I once attended Church with a friend of mine when I was in my "searching" stage (for lack of a better term).
They had a brand new pastor and it was one of his first sermons. It really surprised me, because he began his sermon by stating that we needed to rethink God's omniscience, or at least our definition of it.
His reasoning seemed sound to me, actually. He said that, if we really want to believe that God knows not only all that is but all that will be, he would have known from the start that man would fall, that Lucifer would rebel and that he would have to take terrible actions against Humanity at various points in history. For him (the pastor) this did not jive with the idea of a loving God, and had repercussions in terms of free will as well. Not for man, but for God; see, if God knows everything that will ever happen, God essentially makes no choices, instead just follows a script.

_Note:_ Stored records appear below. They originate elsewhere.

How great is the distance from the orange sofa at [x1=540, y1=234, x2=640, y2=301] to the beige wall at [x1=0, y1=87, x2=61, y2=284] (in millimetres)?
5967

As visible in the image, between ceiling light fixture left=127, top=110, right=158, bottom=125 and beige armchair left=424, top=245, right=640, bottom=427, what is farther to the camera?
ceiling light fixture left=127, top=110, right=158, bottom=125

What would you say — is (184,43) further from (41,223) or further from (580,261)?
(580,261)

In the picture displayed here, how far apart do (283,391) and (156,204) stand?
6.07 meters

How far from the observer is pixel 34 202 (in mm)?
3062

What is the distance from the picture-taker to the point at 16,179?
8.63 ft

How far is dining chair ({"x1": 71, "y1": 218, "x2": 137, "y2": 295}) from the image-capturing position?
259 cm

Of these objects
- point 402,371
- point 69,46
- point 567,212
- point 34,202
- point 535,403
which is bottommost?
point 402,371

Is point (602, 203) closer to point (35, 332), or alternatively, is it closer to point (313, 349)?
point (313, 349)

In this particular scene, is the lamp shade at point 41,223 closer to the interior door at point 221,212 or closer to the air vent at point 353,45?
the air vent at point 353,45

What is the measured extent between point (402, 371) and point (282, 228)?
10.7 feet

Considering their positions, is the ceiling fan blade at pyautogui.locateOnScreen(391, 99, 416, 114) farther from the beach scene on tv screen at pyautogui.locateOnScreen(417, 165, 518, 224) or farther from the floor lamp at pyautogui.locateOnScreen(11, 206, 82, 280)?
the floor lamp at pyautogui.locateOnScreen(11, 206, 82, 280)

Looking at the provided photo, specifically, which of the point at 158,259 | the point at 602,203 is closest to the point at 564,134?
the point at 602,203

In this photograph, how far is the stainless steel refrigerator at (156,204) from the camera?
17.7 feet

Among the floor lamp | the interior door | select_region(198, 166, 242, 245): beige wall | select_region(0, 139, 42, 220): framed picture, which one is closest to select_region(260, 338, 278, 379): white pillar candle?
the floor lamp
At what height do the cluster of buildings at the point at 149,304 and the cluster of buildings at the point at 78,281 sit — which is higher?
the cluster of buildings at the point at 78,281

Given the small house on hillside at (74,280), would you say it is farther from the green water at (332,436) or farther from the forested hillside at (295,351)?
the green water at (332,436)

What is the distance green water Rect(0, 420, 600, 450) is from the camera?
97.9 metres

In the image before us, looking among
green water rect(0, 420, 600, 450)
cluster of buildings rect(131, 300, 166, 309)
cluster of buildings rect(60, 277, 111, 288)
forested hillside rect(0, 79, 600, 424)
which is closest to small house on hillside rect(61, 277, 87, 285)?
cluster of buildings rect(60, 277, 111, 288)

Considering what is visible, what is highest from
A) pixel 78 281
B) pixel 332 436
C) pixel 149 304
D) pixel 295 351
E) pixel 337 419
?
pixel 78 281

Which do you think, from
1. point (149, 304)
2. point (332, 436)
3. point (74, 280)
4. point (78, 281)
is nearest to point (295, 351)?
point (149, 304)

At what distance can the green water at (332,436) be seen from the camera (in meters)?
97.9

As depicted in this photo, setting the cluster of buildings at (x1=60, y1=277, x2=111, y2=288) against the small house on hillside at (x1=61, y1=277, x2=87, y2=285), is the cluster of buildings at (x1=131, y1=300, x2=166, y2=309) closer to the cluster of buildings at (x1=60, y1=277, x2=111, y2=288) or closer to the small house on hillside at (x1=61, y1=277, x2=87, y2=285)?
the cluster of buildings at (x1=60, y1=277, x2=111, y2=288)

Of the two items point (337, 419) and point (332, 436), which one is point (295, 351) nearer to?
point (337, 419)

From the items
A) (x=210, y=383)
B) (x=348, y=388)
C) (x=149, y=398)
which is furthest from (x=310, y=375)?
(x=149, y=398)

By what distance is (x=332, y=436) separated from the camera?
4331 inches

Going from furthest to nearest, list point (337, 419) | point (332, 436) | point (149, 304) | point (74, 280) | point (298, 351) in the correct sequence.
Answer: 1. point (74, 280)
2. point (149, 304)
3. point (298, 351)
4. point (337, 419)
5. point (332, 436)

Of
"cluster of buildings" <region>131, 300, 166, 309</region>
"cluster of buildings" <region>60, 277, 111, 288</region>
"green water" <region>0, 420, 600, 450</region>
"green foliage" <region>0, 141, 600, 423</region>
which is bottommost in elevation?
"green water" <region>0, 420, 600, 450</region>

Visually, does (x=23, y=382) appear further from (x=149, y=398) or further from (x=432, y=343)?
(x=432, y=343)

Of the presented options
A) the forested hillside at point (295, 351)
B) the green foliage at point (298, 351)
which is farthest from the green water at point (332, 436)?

I found it a very interesting sermon. His conclusion was that God was not all knowing, because only a God which did not know the future with precise detail could desire to create and experience the joys of, for lack of a better word, parenthood. If he had known from the start what would happen, he would have already, for lack of a better way of saying it, experienced his own creation in his own mind. So God is creative and loving in this model, as curious and anxious to see what his creation will become as any parent.
I found this particular view to be very appealing. However, most of the congregation did not. He made a lot of people mad and didn't last too much longer.